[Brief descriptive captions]

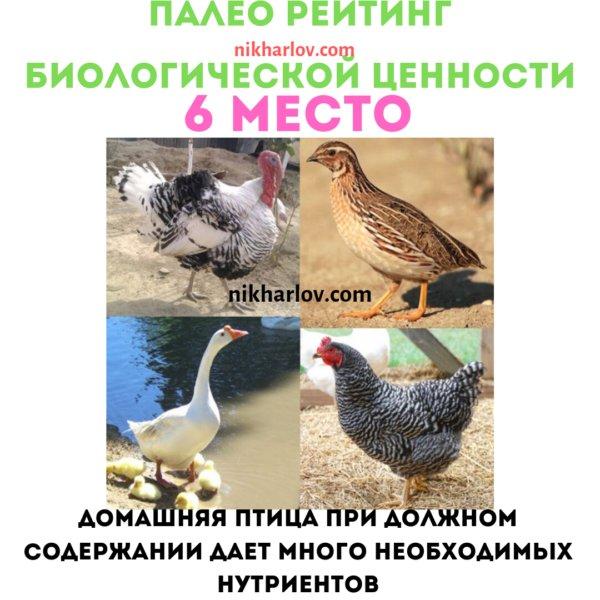 Домашняя птица доктор ник полезная еда палео рейтинг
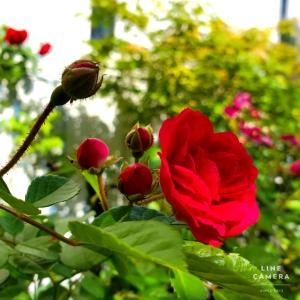 花もちがよいドルトムントとラバルグートが作る景色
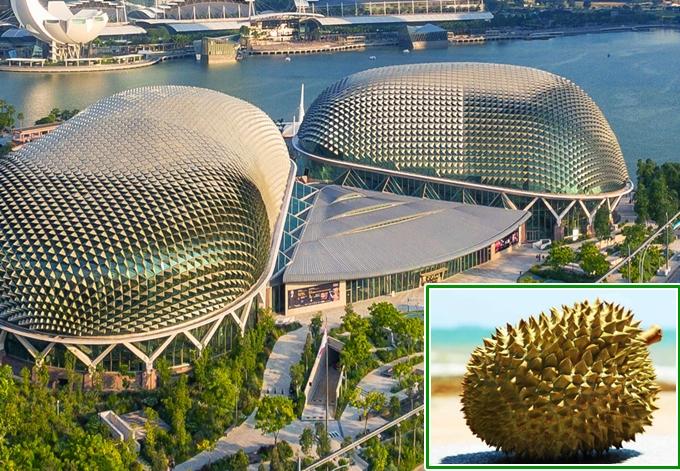 4-cong-trinh-do-an-thu-vi-o-singapore-ivivu-1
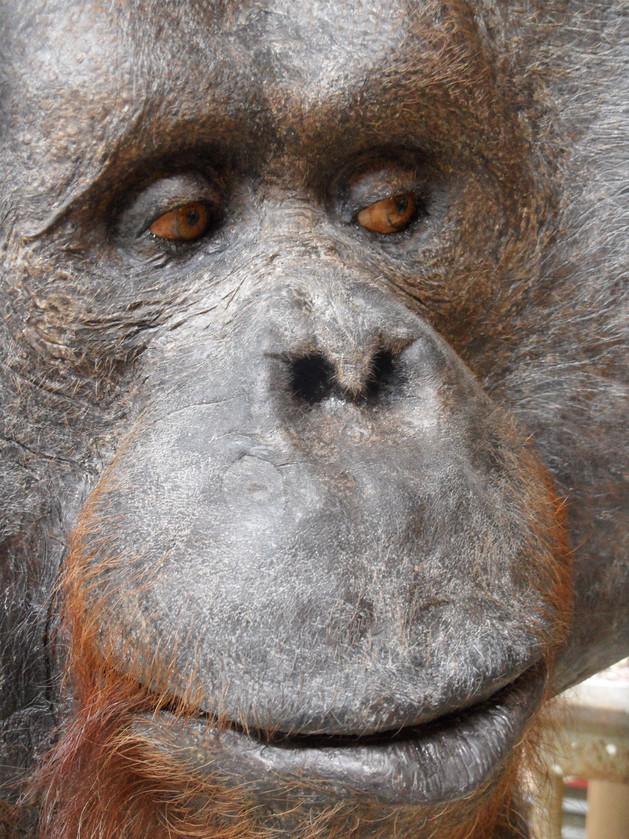 orang oetan denkt er het zijne van
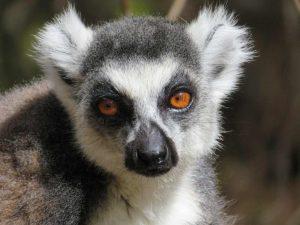 Trekking entlang der Eisenbahnlinie: Katta-Lemur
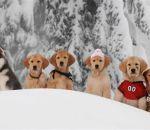 Cinco cães morreram durante as gravações de um filme da Disney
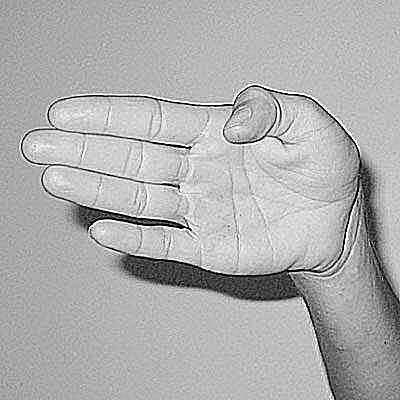 20 Common Scuba Diving Hand Signals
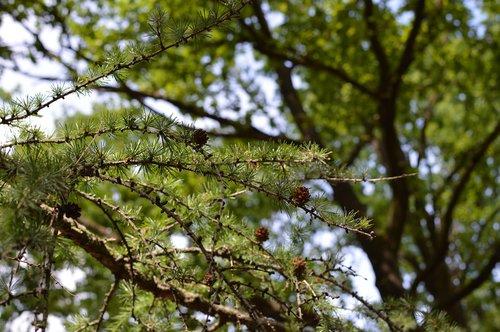 tree  pine tree  pine trees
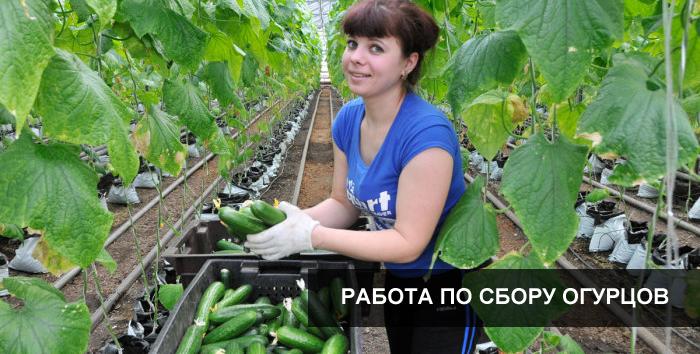 Дела огородные выращивание огурцов 7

* [WHAT YOU SHOULD DO]: Without the pictures, return the records above exactly as written.

* [RESPONSE AREA]:
 Домашняя птица доктор ник полезная еда палео рейтинг
 花もちがよいドルトムントとラバルグートが作る景色
 4-cong-trinh-do-an-thu-vi-o-singapore-ivivu-1
 orang oetan denkt er het zijne van
 Trekking entlang der Eisenbahnlinie: Katta-Lemur
 Cinco cães morreram durante as gravações de um filme da Disney
 20 Common Scuba Diving Hand Signals
 tree  pine tree  pine trees
 Дела огородные выращивание огурцов 7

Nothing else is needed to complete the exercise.